What are the lines of the listing below, word for word, from the first down to the one that contains "common name: stump-tailed macaque"?

- [EXERCISE MATERIALS]
:::

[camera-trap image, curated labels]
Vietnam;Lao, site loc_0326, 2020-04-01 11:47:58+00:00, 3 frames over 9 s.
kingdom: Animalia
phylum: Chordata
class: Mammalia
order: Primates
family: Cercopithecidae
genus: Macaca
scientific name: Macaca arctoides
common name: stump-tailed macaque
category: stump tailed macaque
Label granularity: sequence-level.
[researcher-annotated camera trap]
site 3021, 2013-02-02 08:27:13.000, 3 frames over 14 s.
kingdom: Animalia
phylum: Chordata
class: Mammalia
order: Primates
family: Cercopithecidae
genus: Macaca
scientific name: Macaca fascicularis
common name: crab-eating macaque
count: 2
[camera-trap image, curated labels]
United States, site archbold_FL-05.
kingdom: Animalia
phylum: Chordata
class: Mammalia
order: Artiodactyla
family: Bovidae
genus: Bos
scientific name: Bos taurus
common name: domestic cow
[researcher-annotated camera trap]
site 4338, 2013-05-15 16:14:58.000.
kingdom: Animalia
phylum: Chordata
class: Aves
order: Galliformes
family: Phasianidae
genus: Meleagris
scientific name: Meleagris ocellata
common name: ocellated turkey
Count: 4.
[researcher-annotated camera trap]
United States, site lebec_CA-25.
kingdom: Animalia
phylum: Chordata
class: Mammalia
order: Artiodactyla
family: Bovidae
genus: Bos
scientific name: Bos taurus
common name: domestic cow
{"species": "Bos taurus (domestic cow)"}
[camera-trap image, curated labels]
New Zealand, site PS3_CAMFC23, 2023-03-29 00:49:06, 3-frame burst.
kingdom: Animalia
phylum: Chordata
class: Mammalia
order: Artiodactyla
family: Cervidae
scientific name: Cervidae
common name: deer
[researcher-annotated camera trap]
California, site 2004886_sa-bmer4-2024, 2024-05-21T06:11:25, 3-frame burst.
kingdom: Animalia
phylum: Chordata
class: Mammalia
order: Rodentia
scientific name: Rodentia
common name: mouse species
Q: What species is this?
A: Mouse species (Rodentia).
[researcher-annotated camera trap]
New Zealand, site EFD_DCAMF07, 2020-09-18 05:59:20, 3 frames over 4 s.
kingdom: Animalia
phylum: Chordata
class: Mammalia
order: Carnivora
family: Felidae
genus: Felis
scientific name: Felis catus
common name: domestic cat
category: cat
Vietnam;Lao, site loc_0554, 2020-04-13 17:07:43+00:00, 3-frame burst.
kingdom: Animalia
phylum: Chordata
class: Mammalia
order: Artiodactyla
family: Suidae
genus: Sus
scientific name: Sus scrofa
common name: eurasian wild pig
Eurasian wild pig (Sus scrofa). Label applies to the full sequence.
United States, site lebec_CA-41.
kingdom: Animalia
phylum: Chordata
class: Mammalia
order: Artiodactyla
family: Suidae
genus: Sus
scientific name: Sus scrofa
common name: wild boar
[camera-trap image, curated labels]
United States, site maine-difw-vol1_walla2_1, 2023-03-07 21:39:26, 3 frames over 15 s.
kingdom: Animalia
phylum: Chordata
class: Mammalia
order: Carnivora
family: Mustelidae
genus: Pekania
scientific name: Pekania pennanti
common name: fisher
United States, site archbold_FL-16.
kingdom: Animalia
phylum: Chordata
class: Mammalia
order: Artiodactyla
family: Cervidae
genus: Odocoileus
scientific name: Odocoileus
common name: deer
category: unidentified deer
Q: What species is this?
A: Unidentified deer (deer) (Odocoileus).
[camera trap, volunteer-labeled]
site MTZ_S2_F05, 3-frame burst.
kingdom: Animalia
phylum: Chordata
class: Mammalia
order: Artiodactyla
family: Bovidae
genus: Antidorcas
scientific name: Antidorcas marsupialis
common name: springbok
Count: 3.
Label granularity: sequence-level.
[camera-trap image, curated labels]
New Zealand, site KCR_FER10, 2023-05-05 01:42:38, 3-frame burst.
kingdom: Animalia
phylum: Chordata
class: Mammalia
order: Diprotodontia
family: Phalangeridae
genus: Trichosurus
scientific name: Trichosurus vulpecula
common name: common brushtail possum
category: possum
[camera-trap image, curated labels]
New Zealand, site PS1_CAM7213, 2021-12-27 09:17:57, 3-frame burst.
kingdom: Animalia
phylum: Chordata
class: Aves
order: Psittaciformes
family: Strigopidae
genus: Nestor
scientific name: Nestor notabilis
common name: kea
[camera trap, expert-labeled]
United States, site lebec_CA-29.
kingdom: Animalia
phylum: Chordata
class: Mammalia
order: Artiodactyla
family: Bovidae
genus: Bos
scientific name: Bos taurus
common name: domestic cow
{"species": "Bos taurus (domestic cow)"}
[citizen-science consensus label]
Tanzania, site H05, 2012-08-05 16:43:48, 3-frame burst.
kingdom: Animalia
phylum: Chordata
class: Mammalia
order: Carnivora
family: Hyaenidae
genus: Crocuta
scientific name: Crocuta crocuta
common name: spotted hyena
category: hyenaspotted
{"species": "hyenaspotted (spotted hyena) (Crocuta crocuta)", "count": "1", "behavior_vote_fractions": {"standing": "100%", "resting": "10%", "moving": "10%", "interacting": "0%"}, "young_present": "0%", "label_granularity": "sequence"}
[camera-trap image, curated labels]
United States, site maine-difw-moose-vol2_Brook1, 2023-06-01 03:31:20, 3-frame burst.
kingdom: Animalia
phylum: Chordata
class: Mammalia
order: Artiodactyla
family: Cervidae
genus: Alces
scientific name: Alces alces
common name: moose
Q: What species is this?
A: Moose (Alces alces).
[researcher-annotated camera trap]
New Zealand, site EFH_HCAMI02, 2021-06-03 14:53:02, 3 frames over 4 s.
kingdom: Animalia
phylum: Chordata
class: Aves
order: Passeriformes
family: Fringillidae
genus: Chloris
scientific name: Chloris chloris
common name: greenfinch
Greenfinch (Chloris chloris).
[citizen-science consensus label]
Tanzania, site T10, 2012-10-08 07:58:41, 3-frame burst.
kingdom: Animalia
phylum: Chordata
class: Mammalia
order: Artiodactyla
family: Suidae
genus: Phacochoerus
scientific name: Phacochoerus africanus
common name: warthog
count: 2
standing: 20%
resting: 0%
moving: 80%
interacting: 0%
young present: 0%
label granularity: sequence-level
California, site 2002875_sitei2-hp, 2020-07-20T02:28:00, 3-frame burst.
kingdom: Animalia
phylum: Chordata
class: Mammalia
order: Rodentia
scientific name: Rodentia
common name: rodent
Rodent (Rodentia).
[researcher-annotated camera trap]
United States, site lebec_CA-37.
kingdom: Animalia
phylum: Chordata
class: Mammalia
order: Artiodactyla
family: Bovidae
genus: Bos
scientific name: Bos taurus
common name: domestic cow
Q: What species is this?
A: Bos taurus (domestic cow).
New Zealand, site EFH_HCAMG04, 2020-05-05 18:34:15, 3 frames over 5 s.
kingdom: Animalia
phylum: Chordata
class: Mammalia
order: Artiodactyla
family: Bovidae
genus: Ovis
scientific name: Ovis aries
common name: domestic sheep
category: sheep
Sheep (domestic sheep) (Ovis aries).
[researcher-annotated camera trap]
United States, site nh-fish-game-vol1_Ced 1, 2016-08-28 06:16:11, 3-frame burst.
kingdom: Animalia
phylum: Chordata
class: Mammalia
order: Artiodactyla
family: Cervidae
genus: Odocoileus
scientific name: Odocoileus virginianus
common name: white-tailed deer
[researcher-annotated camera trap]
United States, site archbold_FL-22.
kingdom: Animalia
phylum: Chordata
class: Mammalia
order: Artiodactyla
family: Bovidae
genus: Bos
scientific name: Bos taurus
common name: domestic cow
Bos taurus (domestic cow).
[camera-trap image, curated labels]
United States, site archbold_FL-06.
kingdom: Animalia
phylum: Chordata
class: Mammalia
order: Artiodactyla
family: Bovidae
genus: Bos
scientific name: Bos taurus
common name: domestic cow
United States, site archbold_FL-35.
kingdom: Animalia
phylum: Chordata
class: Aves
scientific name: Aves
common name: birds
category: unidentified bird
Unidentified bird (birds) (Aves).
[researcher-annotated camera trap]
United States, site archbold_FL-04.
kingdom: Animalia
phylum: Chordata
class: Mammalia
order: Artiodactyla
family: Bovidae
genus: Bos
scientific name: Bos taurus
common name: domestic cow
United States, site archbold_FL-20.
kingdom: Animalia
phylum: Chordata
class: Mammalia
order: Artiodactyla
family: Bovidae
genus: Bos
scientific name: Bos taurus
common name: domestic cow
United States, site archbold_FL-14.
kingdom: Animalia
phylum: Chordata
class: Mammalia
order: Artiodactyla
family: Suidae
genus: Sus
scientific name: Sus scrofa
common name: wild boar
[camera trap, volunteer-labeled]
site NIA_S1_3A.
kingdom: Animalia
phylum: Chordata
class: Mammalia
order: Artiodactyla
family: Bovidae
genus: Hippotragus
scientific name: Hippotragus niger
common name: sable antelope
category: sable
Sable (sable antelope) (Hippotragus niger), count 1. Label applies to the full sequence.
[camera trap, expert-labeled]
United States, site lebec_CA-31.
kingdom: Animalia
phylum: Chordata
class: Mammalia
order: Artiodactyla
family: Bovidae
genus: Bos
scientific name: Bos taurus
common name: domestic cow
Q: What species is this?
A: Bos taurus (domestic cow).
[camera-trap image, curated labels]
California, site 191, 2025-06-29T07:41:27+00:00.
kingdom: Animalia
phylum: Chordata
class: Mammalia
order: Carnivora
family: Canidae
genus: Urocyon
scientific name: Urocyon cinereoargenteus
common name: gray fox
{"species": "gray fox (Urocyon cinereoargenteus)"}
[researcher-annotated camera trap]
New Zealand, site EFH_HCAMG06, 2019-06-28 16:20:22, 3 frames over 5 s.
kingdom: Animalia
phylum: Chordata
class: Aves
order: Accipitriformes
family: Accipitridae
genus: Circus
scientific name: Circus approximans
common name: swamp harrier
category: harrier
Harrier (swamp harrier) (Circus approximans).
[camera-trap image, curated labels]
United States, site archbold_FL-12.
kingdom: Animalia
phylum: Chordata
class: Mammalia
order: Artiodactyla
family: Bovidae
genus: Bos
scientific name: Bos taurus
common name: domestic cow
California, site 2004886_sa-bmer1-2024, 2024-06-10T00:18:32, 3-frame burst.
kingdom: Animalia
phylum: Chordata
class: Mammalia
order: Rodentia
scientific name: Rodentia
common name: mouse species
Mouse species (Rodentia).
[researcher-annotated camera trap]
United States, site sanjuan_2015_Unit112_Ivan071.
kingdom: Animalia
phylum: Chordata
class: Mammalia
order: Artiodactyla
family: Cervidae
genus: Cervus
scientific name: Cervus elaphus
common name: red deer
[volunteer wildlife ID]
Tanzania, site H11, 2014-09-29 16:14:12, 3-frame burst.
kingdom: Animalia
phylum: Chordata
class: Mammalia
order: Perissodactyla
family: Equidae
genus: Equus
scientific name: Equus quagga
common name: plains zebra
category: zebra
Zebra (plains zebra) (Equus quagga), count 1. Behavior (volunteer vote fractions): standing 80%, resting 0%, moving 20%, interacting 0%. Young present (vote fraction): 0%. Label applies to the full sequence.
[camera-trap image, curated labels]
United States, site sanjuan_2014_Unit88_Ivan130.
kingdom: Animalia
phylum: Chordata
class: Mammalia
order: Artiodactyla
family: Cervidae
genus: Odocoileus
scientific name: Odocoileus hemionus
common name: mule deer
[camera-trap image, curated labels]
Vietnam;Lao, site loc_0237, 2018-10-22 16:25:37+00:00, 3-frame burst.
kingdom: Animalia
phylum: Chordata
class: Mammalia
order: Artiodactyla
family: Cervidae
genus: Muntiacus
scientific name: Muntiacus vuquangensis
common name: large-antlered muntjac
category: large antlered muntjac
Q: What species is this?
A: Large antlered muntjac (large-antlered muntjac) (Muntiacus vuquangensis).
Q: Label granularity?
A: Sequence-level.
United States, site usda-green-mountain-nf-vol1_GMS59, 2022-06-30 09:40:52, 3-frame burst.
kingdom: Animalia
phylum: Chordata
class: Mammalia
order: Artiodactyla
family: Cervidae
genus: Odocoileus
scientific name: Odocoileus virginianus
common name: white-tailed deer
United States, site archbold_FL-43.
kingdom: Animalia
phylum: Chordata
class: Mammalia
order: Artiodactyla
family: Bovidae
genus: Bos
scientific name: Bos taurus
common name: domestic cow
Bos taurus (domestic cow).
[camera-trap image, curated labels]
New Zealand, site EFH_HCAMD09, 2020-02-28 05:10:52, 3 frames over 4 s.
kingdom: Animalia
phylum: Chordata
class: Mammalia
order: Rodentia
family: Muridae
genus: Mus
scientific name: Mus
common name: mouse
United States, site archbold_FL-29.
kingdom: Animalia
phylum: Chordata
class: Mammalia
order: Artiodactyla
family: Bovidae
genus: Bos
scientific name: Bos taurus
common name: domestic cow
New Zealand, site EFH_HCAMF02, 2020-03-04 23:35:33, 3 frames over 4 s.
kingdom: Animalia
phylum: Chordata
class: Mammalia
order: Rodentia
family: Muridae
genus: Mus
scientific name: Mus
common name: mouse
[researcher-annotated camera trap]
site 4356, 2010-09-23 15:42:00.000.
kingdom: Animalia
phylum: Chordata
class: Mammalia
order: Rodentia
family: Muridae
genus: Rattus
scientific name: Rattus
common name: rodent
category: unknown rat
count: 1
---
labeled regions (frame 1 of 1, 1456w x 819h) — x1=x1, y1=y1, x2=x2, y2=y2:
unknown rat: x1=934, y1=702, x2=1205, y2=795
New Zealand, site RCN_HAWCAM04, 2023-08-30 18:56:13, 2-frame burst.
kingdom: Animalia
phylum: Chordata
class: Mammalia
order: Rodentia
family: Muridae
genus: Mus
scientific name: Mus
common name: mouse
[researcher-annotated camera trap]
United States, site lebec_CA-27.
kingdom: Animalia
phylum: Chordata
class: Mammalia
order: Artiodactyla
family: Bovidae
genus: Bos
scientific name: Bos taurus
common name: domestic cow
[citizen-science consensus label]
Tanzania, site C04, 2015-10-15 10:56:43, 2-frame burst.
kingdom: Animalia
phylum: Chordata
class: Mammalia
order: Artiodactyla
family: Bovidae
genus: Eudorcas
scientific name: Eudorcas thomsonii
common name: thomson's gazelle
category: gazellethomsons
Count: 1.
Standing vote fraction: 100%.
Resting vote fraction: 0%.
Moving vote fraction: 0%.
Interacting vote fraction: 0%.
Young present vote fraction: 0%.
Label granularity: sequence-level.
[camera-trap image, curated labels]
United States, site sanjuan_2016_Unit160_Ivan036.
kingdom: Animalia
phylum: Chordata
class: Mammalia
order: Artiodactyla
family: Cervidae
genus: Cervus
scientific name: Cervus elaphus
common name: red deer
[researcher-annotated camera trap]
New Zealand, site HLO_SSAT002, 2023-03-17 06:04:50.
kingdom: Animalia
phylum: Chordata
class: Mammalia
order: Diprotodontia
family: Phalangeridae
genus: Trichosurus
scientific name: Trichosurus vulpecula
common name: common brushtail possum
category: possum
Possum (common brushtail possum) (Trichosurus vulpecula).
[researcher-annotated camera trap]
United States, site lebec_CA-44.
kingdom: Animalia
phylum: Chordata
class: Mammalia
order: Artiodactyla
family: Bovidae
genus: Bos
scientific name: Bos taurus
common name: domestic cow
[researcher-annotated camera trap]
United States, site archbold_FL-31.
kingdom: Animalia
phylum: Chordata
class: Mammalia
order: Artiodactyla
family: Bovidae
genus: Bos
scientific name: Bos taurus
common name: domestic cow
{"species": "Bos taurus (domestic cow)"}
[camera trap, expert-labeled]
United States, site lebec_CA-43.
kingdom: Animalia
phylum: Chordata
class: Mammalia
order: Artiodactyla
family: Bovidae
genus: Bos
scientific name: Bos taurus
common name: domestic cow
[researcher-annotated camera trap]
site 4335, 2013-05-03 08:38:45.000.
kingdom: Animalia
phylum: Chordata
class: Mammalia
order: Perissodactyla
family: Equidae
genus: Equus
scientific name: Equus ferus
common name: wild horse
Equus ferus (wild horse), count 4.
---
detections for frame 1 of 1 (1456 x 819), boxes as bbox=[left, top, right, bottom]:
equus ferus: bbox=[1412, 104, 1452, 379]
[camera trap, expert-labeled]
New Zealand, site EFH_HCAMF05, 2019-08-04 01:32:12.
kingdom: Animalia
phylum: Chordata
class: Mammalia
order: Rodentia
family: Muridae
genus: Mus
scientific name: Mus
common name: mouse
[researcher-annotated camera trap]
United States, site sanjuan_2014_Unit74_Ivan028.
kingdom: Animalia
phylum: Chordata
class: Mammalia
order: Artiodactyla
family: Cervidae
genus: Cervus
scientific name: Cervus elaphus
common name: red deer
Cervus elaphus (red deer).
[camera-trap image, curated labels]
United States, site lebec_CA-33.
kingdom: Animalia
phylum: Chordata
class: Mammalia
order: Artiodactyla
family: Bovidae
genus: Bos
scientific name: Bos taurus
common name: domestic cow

:::

- [EXERCISE RESPONSE]
[camera-trap image, curated labels]
Vietnam;Lao, site loc_0326, 2020-04-01 11:47:58+00:00, 3 frames over 9 s.
kingdom: Animalia
phylum: Chordata
class: Mammalia
order: Primates
family: Cercopithecidae
genus: Macaca
scientific name: Macaca arctoides
common name: stump-tailed macaque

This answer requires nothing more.